Please find every line in the entries below that contains the string "replace", and copy it.

Data extracted from a collection:
* * * * * * * * *
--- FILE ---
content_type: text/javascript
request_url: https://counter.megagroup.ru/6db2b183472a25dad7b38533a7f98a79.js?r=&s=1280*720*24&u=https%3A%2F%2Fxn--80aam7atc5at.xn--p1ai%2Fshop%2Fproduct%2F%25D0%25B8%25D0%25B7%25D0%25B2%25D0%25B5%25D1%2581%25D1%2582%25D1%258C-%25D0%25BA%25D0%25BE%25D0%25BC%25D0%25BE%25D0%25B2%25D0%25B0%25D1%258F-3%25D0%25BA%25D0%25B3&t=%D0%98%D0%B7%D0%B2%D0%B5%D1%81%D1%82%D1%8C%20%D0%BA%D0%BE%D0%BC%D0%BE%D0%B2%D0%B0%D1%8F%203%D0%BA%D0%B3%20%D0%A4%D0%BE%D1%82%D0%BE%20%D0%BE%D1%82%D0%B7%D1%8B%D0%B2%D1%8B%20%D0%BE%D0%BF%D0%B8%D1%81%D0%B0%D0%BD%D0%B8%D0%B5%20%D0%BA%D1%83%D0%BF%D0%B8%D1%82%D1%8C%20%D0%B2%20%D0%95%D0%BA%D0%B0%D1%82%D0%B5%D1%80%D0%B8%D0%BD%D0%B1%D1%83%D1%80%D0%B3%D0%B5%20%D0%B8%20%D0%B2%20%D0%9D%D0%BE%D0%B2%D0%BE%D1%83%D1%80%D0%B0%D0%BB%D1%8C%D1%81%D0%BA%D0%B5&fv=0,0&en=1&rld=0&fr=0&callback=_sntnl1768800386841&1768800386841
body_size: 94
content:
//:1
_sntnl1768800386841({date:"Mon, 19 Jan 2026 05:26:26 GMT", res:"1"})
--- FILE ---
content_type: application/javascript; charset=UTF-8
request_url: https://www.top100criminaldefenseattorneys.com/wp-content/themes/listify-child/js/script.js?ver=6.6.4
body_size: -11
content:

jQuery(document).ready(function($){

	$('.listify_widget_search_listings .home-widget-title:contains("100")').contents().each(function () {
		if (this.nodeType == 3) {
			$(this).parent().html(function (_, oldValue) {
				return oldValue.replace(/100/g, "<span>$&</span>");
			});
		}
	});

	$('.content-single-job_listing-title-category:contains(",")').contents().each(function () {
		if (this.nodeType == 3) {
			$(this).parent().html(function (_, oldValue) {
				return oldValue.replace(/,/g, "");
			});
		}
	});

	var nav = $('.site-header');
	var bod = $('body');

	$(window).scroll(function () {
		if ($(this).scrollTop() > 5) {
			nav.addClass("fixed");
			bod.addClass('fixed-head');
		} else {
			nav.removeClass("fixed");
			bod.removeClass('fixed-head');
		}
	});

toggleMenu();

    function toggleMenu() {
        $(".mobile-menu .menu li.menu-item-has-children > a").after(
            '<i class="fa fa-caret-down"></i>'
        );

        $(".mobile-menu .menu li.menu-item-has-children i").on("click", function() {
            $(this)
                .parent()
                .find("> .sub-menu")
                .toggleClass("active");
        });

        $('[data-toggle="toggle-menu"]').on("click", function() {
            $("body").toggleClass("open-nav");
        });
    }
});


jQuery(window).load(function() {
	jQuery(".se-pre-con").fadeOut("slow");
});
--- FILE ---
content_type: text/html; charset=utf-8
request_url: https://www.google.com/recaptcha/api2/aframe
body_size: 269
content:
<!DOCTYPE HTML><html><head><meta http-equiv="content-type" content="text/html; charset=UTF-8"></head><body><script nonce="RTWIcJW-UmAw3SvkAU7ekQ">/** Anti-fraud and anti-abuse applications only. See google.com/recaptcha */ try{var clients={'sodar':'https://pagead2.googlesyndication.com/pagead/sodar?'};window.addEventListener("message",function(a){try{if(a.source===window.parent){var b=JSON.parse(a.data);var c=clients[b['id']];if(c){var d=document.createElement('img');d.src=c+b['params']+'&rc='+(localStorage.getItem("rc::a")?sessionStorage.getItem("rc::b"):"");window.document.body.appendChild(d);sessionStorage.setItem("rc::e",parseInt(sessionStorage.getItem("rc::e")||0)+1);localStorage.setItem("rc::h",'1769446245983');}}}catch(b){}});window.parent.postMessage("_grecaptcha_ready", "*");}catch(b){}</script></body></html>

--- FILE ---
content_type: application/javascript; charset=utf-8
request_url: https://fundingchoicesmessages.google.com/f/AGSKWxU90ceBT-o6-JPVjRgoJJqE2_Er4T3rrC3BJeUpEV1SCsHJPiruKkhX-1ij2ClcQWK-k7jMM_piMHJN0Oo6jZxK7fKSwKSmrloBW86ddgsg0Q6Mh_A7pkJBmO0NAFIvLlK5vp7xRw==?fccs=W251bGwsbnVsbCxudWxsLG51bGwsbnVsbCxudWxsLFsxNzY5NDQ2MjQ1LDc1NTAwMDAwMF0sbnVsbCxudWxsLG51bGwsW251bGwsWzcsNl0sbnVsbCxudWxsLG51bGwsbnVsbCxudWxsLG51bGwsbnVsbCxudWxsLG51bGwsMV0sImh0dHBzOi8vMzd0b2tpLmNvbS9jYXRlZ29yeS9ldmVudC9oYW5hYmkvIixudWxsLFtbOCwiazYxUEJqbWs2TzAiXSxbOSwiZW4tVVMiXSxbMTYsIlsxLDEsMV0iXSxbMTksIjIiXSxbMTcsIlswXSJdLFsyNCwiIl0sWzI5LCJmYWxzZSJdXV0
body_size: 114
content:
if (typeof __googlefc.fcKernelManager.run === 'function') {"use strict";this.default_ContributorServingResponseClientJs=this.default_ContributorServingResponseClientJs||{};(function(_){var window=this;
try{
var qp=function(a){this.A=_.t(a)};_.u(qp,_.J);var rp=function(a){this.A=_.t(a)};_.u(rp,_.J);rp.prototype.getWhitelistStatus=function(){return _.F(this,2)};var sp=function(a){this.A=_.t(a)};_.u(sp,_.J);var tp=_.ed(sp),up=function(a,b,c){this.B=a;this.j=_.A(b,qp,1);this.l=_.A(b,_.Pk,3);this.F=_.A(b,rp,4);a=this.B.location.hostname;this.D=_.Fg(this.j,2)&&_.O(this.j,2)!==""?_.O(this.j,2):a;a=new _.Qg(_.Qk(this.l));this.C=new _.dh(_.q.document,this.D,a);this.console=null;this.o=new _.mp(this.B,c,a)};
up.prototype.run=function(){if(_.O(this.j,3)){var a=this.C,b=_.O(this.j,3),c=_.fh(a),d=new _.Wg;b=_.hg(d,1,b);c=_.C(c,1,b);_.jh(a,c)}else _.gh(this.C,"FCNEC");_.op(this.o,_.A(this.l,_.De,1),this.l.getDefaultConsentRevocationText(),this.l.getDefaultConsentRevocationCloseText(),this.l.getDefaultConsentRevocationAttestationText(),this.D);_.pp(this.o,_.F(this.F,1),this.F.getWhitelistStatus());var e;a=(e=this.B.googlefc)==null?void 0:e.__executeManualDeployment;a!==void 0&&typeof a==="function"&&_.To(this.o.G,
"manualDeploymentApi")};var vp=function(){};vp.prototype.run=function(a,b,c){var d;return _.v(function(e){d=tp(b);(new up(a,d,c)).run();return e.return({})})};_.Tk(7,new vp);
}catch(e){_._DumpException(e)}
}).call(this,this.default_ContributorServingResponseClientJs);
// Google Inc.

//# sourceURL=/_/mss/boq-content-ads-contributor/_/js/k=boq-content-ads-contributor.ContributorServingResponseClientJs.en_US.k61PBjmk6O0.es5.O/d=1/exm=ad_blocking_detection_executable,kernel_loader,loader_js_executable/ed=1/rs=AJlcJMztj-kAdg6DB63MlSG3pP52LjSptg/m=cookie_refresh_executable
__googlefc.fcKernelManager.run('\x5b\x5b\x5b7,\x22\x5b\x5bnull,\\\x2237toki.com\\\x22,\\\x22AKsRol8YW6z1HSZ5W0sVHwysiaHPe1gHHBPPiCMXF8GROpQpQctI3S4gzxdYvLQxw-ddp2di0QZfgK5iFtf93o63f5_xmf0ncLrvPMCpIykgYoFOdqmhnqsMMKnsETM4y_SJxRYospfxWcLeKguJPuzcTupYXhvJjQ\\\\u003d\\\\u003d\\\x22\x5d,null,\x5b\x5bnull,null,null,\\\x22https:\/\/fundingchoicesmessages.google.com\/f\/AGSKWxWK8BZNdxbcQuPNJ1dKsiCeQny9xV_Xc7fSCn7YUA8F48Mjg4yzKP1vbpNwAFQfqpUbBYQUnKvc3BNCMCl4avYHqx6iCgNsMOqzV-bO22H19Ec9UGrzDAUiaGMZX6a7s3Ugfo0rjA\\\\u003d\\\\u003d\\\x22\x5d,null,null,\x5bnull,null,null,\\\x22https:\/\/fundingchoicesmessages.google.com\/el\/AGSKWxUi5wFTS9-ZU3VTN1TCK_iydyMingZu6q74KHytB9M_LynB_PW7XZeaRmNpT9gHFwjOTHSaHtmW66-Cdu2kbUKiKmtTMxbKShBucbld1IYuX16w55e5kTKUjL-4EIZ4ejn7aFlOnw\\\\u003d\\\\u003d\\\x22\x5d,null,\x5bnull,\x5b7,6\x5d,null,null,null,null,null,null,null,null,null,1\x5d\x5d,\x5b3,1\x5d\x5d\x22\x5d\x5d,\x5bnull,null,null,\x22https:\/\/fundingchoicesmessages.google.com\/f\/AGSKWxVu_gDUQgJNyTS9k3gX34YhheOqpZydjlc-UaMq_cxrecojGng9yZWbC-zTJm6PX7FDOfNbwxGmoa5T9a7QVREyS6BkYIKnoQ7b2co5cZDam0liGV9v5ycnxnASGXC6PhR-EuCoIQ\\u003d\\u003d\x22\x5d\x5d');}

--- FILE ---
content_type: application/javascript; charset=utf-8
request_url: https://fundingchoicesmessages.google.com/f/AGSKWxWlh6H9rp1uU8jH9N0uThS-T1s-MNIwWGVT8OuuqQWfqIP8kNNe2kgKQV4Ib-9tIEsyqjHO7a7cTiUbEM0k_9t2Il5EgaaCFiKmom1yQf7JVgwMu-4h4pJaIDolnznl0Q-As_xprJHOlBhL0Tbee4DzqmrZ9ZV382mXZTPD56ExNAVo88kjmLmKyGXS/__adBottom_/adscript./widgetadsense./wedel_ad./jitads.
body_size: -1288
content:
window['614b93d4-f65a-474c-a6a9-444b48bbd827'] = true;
* * * * * * * * *
» **THE COMPLETED TASK**:
				return oldValue.replace(/100/g, "<span>$&</span>");
				return oldValue.replace(/,/g, "");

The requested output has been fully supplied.